Бесс сжала его руку, словно напутствуя.

Он не двигался и не отвечал.

Прошло несколько минут. Бесс повернулась к столу и начала бездумно перебирать бумаги. Она скрепила несколько листов и снова повернулась к Рэнди:

– Ты с каждым днем все больше на него похож. У меня временами обрывается сердце, когда я вижу, что ты стоишь так, как стоял он, усмехаешься, как он.

Бесс потянулась к нему и взяла обе его руки в свои, ладонь к ладони.

– У тебя его руки. Его глаза.

Она заглянула в них и после небольшой паузы мягко улыбнулась.

– Попробуй отрицать, что ты – точно как он. И от этого всего больнее. Да, любимый?

Рэнди не отвечал, но было видно, что сегодняшний день оставил глубокое впечатление.

– Хорошо. – Она отодвинулась и посмотрела на часы:

– Уже поздно, и мне еще нужно поработать, пока здесь тихо.

– Когда будешь дома?

– Примерно через час.

– Что тут такого важного? Сегодня суббота.

– Вообще-то я делаю работу для твоего отца. Я буду оформлять его новую квартиру.

– И когда ты начала этим заниматься?

– Я смотрела ее на прошлой неделе.

– Потому что вы снова собираетесь быть вместе или еще почему-то?

– Нет, мы не собираемся быть вместе. Я просто выполняю его заказ.

– А ты хочешь быть снова вместе?

– Нет, но я лучше себя чувствую, когда мы общаемся не как враги. Знаешь, ненависть разрушает. Послушай, мой дорогой, мне действительно нужно еще поработать.

– Да… конечно…

Рэнди поднялся, сделал несколько шагов и выпрямился, когда это позволила высота потолка. Он повернулся к матери:

– Ну, увидимся дома. Приготовишь ужин, когда придешь?

Бесс пронзило чувство вины:

– Боюсь, что нет. У меня свидание с Кейтом.

– А-а… хорошо…

– Если бы я знала, то я бы…

– Нет… нет… черт возьми, я не ребенок. Обойдусь сам.

– Что ты будешь делать?

– Да, наверное, пойду в клуб, там сегодня новый оркестр.

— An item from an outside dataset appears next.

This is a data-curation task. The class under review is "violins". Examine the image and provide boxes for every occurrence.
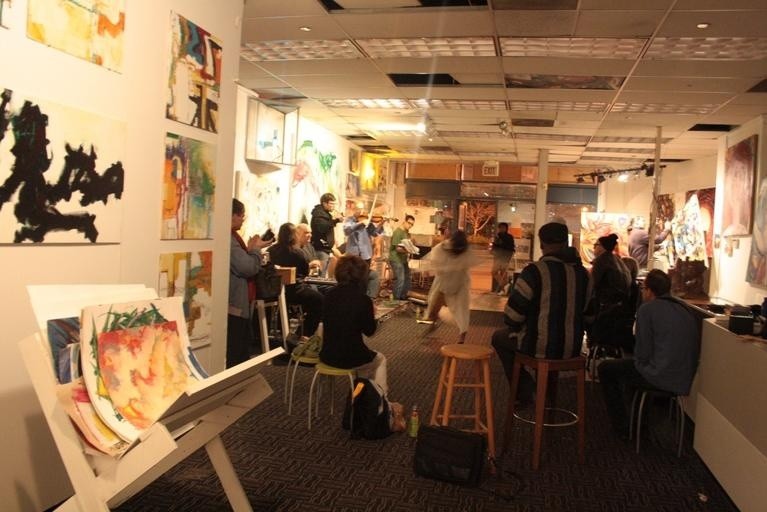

– Увидимся дома через час.

Когда Рэнди ушел, Бесс пыталась вернуться к своим калькам, но лишь сидела, уставившись на них, с карандашом в руке. Сегодня был один из тех редких вечеров, когда Рэнди действительно хотел побыть с ней. Она оттолкнула его и чувствовала себя совершенно опустошенной. Но как она, мать, могла предугадать? Ему девятнадцать, ей сорок. Они живут в одном доме, но каждый сам в себе. Вечерами в субботу он почти никогда не оставался дома, приготовь она хоть обед из пяти блюд.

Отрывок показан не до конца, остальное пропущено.